§ **OBJECTIVE**
Copy these rows word for word, starting at the line with "What is the distance" and continuing through the last line of the rows, both included.

Extracted data entries:
"""

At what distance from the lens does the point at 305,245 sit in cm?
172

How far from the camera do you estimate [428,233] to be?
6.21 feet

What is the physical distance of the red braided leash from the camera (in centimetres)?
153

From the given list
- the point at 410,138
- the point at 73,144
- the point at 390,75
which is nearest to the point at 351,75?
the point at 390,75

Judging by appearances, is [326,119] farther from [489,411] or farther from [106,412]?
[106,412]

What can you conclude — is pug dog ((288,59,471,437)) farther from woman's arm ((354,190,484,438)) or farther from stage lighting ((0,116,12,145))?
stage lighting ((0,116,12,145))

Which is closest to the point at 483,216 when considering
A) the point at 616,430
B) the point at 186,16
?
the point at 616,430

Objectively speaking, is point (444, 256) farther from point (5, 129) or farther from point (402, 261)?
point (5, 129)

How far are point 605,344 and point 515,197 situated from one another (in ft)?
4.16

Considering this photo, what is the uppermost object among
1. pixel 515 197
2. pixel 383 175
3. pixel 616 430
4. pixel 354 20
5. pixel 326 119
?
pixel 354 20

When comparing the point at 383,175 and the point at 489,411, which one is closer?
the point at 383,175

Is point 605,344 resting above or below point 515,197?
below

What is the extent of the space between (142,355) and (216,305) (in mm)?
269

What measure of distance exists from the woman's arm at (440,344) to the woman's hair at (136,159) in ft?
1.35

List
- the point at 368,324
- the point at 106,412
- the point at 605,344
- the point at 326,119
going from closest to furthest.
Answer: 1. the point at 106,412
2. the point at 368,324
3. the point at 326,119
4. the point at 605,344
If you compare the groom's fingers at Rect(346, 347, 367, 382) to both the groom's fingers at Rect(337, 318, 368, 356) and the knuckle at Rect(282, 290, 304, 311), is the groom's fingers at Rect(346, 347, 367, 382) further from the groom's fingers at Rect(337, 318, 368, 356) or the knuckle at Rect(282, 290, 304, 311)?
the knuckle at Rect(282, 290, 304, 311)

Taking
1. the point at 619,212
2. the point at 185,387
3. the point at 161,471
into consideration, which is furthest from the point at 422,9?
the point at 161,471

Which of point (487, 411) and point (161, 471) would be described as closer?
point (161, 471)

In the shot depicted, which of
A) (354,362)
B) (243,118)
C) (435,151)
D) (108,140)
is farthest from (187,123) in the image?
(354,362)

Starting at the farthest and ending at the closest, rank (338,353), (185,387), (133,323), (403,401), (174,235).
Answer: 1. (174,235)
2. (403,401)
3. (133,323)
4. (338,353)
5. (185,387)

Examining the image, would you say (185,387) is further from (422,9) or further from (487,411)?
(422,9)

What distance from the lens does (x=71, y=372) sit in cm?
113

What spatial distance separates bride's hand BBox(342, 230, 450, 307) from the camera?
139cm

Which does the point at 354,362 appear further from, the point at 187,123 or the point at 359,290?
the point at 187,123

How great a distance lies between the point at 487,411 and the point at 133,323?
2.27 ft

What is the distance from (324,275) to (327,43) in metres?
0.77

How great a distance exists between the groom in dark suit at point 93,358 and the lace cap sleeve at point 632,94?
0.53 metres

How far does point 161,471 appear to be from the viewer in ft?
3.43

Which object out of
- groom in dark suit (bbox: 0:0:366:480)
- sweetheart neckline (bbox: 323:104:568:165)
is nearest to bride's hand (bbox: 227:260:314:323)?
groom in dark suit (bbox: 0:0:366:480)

"""

§ **RESPONSE**
What is the distance from (324,275) to (327,43) in metres?
0.77

How great a distance exists between the groom in dark suit at point 93,358 and the lace cap sleeve at point 632,94?
0.53 metres

How far does point 161,471 appear to be from the viewer in ft?
3.43

Which object out of
- groom in dark suit (bbox: 0:0:366:480)
- sweetheart neckline (bbox: 323:104:568:165)
is nearest to bride's hand (bbox: 227:260:314:323)?
groom in dark suit (bbox: 0:0:366:480)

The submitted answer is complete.